Mass. sailor finishes solo circumnavigation

Aboard Mighty Sparrow, his Westsail 32, Rand would routinely see between 50 and 55 knots of breeze in the Southern Ocean, at which times he’d “help” the wind vane steer.

By Bob Muggleston
For Points East

On June 30, aboard his Westsail 32 Mighty Sparrow, Jerome Rand closed the loop he’d begun nearly nine months earlier by sailing into his homeport of Gloucester, Mass. For Rand it was the first time he’d been on land since leaving in the fall of 2017. When I spoke to him nearly two weeks later he said he was still trying to get used to life on land – the ground had finally stopped swaying – but that he was happy to be back in one piece.

Rand’s journey was a grab bag of everything you’d expect on a voyage that included all three capes and a long stint in the Southern Ocean, and for good measure he endured water and food scares. Crossing the Indian Ocean his water supply got as low as two gallons – he became severely dehydrated trying to conserve water while fixing his equipment – and off the coast of New Zealand he saw a picture of himself and realized he’d lost nearly 40 pounds. “Those days were pretty spooky,” Jerome said. “I was cold, skinny as a rail, and the Southern Ocean had been terrifying. Next time I’ll consult someone before provisioning! I’d brought along a lot of snacks but was way short on staples.” Rand eventually had to have a supply drop made off the Falkland Islands in order to continue the trip. Asked what food items he dreamed about most on the trip he laughed. “Probably ham and cheese sandwiches on really fresh bread,” he said. “That, and slices of pizza.”

Prior to reaching the Indian Ocean Rand had one of his single scariest moments while rounding the Cape of Good Hope in a storm, the horrible conditions there he attributed to the awful currents that converge. Curiously enough, the Volvo Ocean Race boats had rounded just in front of him, and he said they got beat up pretty badly, too. Rand said he remembers thinking at the time, “I’m going to be down here for how many months!?”

Rand considers himself lucky to have survived the Southern Ocean leg, and said he’d routinely see squalls between 50 and 55 knots, at which time he’d have to “help” his wind vane steer the boat. Short of those wind speeds, he reports, the wind vane handled the boat all the way around. In extreme conditions Rand would run before the wind “like Moitessier,” with either a scrap of jib out or a triple-reefed main. He tried to maintain at least five knots of boat speed at all times in storms for adequate steerage.

Worse than the squalls were the lulls afterwards, in which the wind would shut off – but not the sea state. “The hardest thing was being becalmed,” Rand said. “There’d be these 20-foot swells with no wind, and I couldn’t even leave the mainsail up because it would slat so hard that stuff would break. Sometimes it would last an entire day. It was pure misery.”

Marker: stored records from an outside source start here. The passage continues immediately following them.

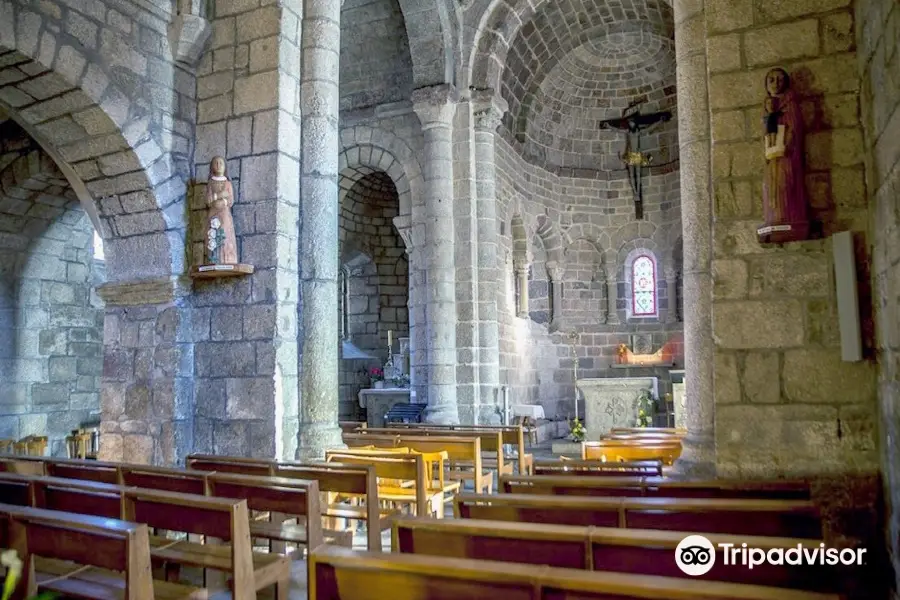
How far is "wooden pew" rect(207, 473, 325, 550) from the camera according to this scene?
3.20 meters

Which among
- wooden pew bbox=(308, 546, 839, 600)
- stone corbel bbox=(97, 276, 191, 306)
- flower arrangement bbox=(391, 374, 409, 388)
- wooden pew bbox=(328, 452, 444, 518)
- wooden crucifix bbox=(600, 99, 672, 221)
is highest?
wooden crucifix bbox=(600, 99, 672, 221)

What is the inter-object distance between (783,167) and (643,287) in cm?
1165

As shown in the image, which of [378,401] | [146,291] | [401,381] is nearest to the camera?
[146,291]

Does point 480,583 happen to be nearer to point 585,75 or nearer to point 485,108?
point 485,108

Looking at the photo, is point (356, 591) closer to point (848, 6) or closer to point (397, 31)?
point (848, 6)

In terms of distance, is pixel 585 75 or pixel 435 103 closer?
pixel 435 103

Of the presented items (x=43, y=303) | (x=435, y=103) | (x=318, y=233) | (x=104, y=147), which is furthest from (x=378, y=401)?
(x=104, y=147)

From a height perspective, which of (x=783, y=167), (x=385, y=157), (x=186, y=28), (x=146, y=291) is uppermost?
(x=385, y=157)

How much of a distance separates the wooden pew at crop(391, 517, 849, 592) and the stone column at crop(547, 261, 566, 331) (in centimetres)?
1233

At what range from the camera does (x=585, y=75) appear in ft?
46.7

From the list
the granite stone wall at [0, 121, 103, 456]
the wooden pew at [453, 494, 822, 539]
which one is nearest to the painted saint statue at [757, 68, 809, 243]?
the wooden pew at [453, 494, 822, 539]

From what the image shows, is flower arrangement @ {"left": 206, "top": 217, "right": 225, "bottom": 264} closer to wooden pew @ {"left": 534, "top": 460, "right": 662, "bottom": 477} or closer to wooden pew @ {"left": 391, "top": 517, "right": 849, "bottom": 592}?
wooden pew @ {"left": 534, "top": 460, "right": 662, "bottom": 477}

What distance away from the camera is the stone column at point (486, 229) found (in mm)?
10453

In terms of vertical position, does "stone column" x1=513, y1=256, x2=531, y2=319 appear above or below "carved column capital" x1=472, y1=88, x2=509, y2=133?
below
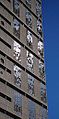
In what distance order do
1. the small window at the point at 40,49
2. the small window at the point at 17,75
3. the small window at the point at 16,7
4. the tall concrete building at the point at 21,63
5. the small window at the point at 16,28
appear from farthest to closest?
the small window at the point at 40,49
the small window at the point at 16,7
the small window at the point at 16,28
the small window at the point at 17,75
the tall concrete building at the point at 21,63

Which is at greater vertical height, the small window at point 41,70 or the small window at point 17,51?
the small window at point 41,70

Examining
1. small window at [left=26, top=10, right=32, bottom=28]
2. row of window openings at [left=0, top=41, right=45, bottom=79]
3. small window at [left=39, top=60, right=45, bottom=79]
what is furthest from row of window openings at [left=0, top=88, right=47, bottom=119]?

When I pointed out that Joshua Slocum (one of Rand’s heroes, along with Moistessier and especially Robin Knox-Johnston, for his ability to push through adversity) didn’t talk much about those days, Rand laughed. “No, he didn’t! He might have once near the end of ‘Sailing Alone,’ but Moitessier would a little bit.” Rand appreciated the “dreamer’s mindset” of Moitessier, and said even as a kid he was enamored by the idea of getting away from civilization.

The trip itself was nearly sidetracked after Hurricane Irma wiped out the Bitter End Yacht Club in Virgin Gorda, where Rand was the water sports director, one month before his scheduled October 2017 departure. “There I was in Maine just sitting with a boat loaded with food and fuel, and I thought, ‘I should just go down there and help.’ I have so many friends down there, so it was tough not to be able to do anything.”

Rand said he chose the Westsail 32 as his vessel after extensive research, and reading how safe the boats were. “I wasn’t trying to break any speed records,” he said. “I just wanted to get around safely.” He chose the name Mighty Sparrow because of his good friendship with the calypso star of the same name in the Caribbean, and because he loved the symbolism, “sparrows being such tiny birds with a huge migratory pattern.”